### What you should do
Write out the records again exactly. Nothing should be dropped.

-------- Material shown

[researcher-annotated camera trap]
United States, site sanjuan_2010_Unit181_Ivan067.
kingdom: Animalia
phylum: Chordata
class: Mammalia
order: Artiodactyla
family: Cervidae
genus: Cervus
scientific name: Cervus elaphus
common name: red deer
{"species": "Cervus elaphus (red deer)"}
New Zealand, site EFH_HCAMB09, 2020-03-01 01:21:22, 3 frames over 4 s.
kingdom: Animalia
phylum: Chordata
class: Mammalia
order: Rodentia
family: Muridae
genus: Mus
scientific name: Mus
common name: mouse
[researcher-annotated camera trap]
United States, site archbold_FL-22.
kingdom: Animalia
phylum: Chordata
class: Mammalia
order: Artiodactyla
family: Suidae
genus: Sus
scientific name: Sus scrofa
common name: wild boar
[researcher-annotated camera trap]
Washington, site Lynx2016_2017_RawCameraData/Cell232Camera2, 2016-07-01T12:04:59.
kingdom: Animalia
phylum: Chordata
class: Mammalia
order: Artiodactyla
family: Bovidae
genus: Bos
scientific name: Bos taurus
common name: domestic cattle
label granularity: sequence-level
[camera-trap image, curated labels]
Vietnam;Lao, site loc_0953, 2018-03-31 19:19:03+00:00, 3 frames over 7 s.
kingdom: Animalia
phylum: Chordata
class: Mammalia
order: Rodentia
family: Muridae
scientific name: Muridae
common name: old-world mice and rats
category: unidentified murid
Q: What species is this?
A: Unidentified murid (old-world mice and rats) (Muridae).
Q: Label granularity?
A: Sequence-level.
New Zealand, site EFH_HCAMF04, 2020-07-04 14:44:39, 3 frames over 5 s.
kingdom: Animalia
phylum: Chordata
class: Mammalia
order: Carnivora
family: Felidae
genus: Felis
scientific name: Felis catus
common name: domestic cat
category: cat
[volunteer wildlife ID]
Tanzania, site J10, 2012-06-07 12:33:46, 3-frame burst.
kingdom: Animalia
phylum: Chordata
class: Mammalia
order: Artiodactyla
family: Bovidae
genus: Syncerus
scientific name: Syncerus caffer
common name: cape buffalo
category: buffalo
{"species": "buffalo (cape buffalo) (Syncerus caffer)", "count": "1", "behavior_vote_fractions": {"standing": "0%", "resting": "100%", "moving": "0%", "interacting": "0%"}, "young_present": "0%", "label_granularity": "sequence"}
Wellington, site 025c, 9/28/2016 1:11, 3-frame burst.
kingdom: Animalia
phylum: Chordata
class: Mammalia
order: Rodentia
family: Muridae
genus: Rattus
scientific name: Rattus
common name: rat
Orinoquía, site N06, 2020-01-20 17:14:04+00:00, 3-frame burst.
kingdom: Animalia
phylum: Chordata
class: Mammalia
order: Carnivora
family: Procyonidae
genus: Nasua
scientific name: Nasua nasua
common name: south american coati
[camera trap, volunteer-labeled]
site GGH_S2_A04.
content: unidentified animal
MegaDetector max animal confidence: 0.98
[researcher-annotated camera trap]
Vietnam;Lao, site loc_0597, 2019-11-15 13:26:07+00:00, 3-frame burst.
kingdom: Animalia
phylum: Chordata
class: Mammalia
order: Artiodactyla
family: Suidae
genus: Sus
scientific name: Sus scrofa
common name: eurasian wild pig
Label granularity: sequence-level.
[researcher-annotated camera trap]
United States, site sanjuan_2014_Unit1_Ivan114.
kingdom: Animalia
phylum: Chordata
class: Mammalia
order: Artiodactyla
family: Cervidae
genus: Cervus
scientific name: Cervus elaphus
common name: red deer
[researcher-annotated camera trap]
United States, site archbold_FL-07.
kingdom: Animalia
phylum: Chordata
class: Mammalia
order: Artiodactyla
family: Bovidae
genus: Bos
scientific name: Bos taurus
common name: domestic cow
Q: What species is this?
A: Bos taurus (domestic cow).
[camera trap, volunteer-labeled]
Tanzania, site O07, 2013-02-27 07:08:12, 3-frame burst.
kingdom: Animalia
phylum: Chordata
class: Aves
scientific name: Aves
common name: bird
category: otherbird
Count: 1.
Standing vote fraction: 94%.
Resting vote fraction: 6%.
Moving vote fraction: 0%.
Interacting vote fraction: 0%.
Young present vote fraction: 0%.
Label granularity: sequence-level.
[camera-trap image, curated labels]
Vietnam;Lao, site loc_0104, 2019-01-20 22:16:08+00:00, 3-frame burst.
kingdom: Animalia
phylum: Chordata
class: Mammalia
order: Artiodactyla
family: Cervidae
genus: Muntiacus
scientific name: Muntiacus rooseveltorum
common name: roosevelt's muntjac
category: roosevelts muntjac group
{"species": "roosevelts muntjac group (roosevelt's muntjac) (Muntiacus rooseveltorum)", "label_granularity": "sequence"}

----------------

### Response to this exercise
[researcher-annotated camera trap]
United States, site sanjuan_2010_Unit181_Ivan067.
kingdom: Animalia
phylum: Chordata
class: Mammalia
order: Artiodactyla
family: Cervidae
genus: Cervus
scientific name: Cervus elaphus
common name: red deer
{"species": "Cervus elaphus (red deer)"}
New Zealand, site EFH_HCAMB09, 2020-03-01 01:21:22, 3 frames over 4 s.
kingdom: Animalia
phylum: Chordata
class: Mammalia
order: Rodentia
family: Muridae
genus: Mus
scientific name: Mus
common name: mouse
[researcher-annotated camera trap]
United States, site archbold_FL-22.
kingdom: Animalia
phylum: Chordata
class: Mammalia
order: Artiodactyla
family: Suidae
genus: Sus
scientific name: Sus scrofa
common name: wild boar
[researcher-annotated camera trap]
Washington, site Lynx2016_2017_RawCameraData/Cell232Camera2, 2016-07-01T12:04:59.
kingdom: Animalia
phylum: Chordata
class: Mammalia
order: Artiodactyla
family: Bovidae
genus: Bos
scientific name: Bos taurus
common name: domestic cattle
label granularity: sequence-level
[camera-trap image, curated labels]
Vietnam;Lao, site loc_0953, 2018-03-31 19:19:03+00:00, 3 frames over 7 s.
kingdom: Animalia
phylum: Chordata
class: Mammalia
order: Rodentia
family: Muridae
scientific name: Muridae
common name: old-world mice and rats
category: unidentified murid
Q: What species is this?
A: Unidentified murid (old-world mice and rats) (Muridae).
Q: Label granularity?
A: Sequence-level.
New Zealand, site EFH_HCAMF04, 2020-07-04 14:44:39, 3 frames over 5 s.
kingdom: Animalia
phylum: Chordata
class: Mammalia
order: Carnivora
family: Felidae
genus: Felis
scientific name: Felis catus
common name: domestic cat
category: cat
[volunteer wildlife ID]
Tanzania, site J10, 2012-06-07 12:33:46, 3-frame burst.
kingdom: Animalia
phylum: Chordata
class: Mammalia
order: Artiodactyla
family: Bovidae
genus: Syncerus
scientific name: Syncerus caffer
common name: cape buffalo
category: buffalo
{"species": "buffalo (cape buffalo) (Syncerus caffer)", "count": "1", "behavior_vote_fractions": {"standing": "0%", "resting": "100%", "moving": "0%", "interacting": "0%"}, "young_present": "0%", "label_granularity": "sequence"}
Wellington, site 025c, 9/28/2016 1:11, 3-frame burst.
kingdom: Animalia
phylum: Chordata
class: Mammalia
order: Rodentia
family: Muridae
genus: Rattus
scientific name: Rattus
common name: rat
Orinoquía, site N06, 2020-01-20 17:14:04+00:00, 3-frame burst.
kingdom: Animalia
phylum: Chordata
class: Mammalia
order: Carnivora
family: Procyonidae
genus: Nasua
scientific name: Nasua nasua
common name: south american coati
[camera trap, volunteer-labeled]
site GGH_S2_A04.
content: unidentified animal
MegaDetector max animal confidence: 0.98
[researcher-annotated camera trap]
Vietnam;Lao, site loc_0597, 2019-11-15 13:26:07+00:00, 3-frame burst.
kingdom: Animalia
phylum: Chordata
class: Mammalia
order: Artiodactyla
family: Suidae
genus: Sus
scientific name: Sus scrofa
common name: eurasian wild pig
Label granularity: sequence-level.
[researcher-annotated camera trap]
United States, site sanjuan_2014_Unit1_Ivan114.
kingdom: Animalia
phylum: Chordata
class: Mammalia
order: Artiodactyla
family: Cervidae
genus: Cervus
scientific name: Cervus elaphus
common name: red deer
[researcher-annotated camera trap]
United States, site archbold_FL-07.
kingdom: Animalia
phylum: Chordata
class: Mammalia
order: Artiodactyla
family: Bovidae
genus: Bos
scientific name: Bos taurus
common name: domestic cow
Q: What species is this?
A: Bos taurus (domestic cow).
[camera trap, volunteer-labeled]
Tanzania, site O07, 2013-02-27 07:08:12, 3-frame burst.
kingdom: Animalia
phylum: Chordata
class: Aves
scientific name: Aves
common name: bird
category: otherbird
Count: 1.
Standing vote fraction: 94%.
Resting vote fraction: 6%.
Moving vote fraction: 0%.
Interacting vote fraction: 0%.
Young present vote fraction: 0%.
Label granularity: sequence-level.
[camera-trap image, curated labels]
Vietnam;Lao, site loc_0104, 2019-01-20 22:16:08+00:00, 3-frame burst.
kingdom: Animalia
phylum: Chordata
class: Mammalia
order: Artiodactyla
family: Cervidae
genus: Muntiacus
scientific name: Muntiacus rooseveltorum
common name: roosevelt's muntjac
category: roosevelts muntjac group
{"species": "roosevelts muntjac group (roosevelt's muntjac) (Muntiacus rooseveltorum)", "label_granularity": "sequence"}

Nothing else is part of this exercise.